En 2017-2018, le financement public des productions cinématographiques et télévisuelles s’est élevé à 313 millions de dollars. Combien, là-dessus, pour un film d’auteur qui sera vu par un millier de personnes, tout au plus ?

Non pas que ce film ne mérite pas d’exister, au contraire. Les subventions accordées aux créateurs québécois sont cruciales pour enrichir notre culture.

Je tente simplement une mise en perspective. La Presse est lue quotidiennement par 1 million de personnes sur ses trois plateformes : tablette, site web et appareil mobile.

Un million. Chaque jour.

***

On n’avait qu’à s’adapter !

Celle-là, je l’entends souvent. La crise dure depuis au moins 10 ans ; on aurait dû voir venir. On aurait dû changer.

Quand j’ai été embauchée à La Presse, il y a 20 ans et des poussières, j’avais droit à la semaine de quatre jours. Cette époque me paraît bien loin.

Mes patrons ont d’abord coupé le gras. Exit l’infirmerie, la cafétéria, les coupons de taxi. Puis, ils ont touché l’os. Des collègues sont partis. Ç’a été déchirant.

L’ironie, c’est que La Presse n’a jamais été autant lue.

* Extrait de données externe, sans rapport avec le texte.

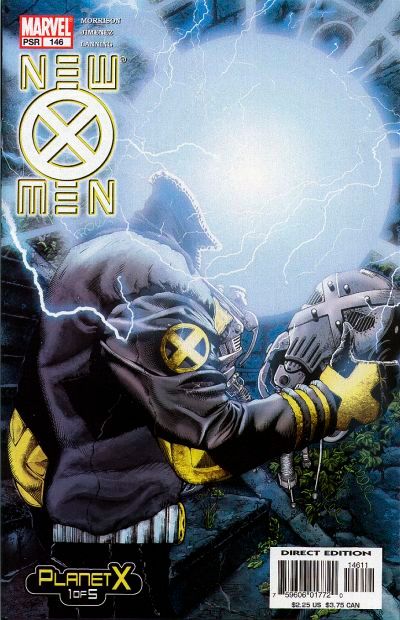New X-Men #146 Comic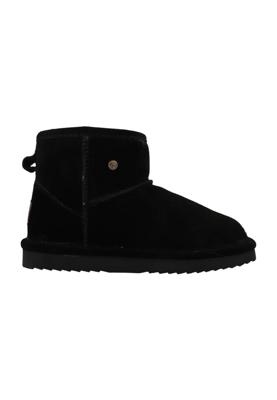 Warmbat Pantoffels Boot Wallaby WLY321099 Zwart-40 maat 40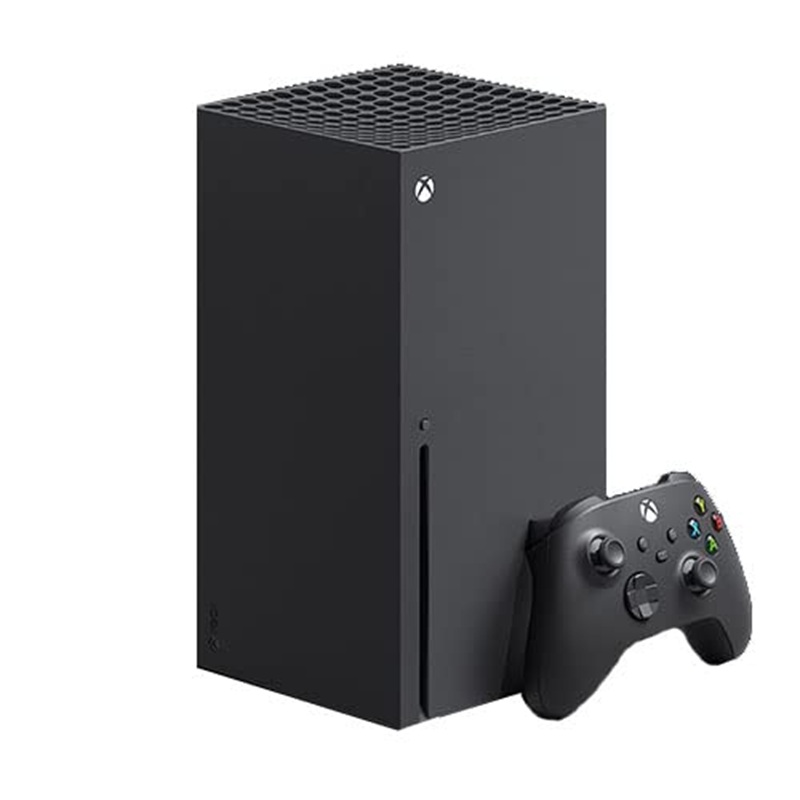Xbox Series X - bản ổ đĩa - 1TB SSD - 4K Gaming - 120FPS - Carbon Black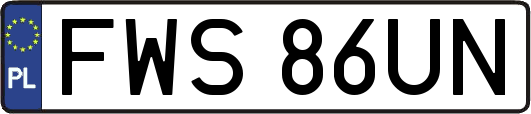 FWS86UN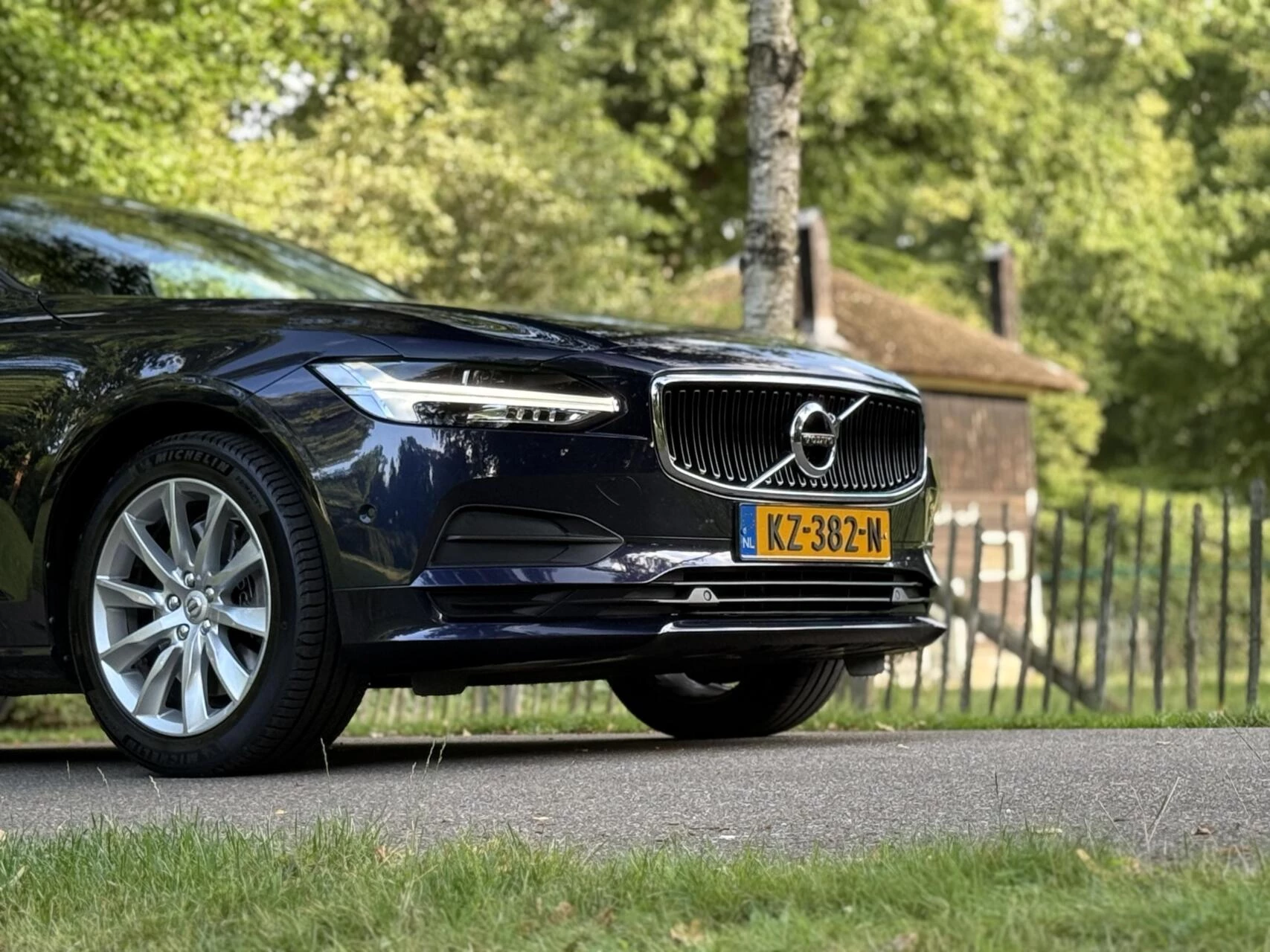 Hoofdafbeelding Volvo V90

Le problème, pour notre quotidien comme pour les autres, c’est que les revenus publicitaires sont grugés par les géants du web, Facebook et Google en tête.

Non, pas grugés. Avalés tout rond.

Entre 2012 et 2017, les recettes publicitaires des quotidiens du Québec ont fondu de moitié, selon un rapport du Centre d’études sur les médias de l’Université Laval.

La Presse ne s’est pas contentée de couper bêtement le personnel. Elle a changé son modèle d’affaires. Elle a éliminé le papier.

Et elle a mis un terme aux abonnements.

Ça aussi, on le lui reproche. « La gratuité est un mirage », a écrit le directeur du Devoir en éditorial, la semaine dernière.

Pour le premier ministre Legault, « il n’y a rien de gratuit dans la vie. Il faut que quelqu’un paie ».

Je ne révélerai pas un secret d’entreprise en vous disant que La Presse a mené un paquet d’études et de sondages avant de faire le saut vers la gratuité – et après.

Résultat ? Si elle éliminait la gratuité, elle gagnerait bien sûr des revenus d’abonnement, mais perdrait du même coup la portée qui lui permet de récolter des recettes publicitaires encore plus intéressantes. On n’en sort pas.

Il faut chercher ailleurs.

***

La Presse a cherché. Elle cherche encore.

Bientôt, elle sollicitera de grands donateurs corporatifs.

Mais déjà, comme le Guardian, elle fait appel aux contributions volontaires. Vous savez, ces messages jaune vif qui suivent nos reportages ? En quatre mois, ils ont permis d’amasser 2,5 millions de dollars.

Sur un objectif annuel de 5 millions, je trouve ça plutôt encourageant.

Mais le ministre de l’Économie, Pierre Fitzgibbon, n’avait pas l’air impressionné au micro de Paul Arcand, la semaine dernière. Quand on regarde « le peu de personnes qui contribuent à l’OBNL de La Presse, a-t-il dit, on peut se poser la question : est-ce qu’il y a une valeur pour la communauté » ?

Là-dessus, le ministre aurait pu interroger sa collègue à la Santé, Danielle McCann, qui promettait au même moment de tout faire pour mettre un terme au prosélytisme dans les hôpitaux et les CHSLD. Convertir un malade à une religion, « c’est inacceptable », s’est-elle indignée.

Ce qui a poussé la ministre à agir ? Une enquête de La Presse, signée Marie-Claude Malboeuf, qui a révélé que des individus se faufilaient au chevet de patients fragiles pour leur parler du démon ou de guérison miraculeuse.

Voilà une autre ironie ; il ne s’est jamais fait d’aussi bon journalisme à La Presse. Et ailleurs : au Journal de Montréal, au Devoir, dans la presse régionale.

Jamais il n’y a autant eu de journalisme solide au Québec, autant d’enquêtes fouillées qui mettent en lumière les injustices, les magouilles et les absurdités du système.

En cette ère de fausses nouvelles et de désinformation, ça n’a jamais été aussi important.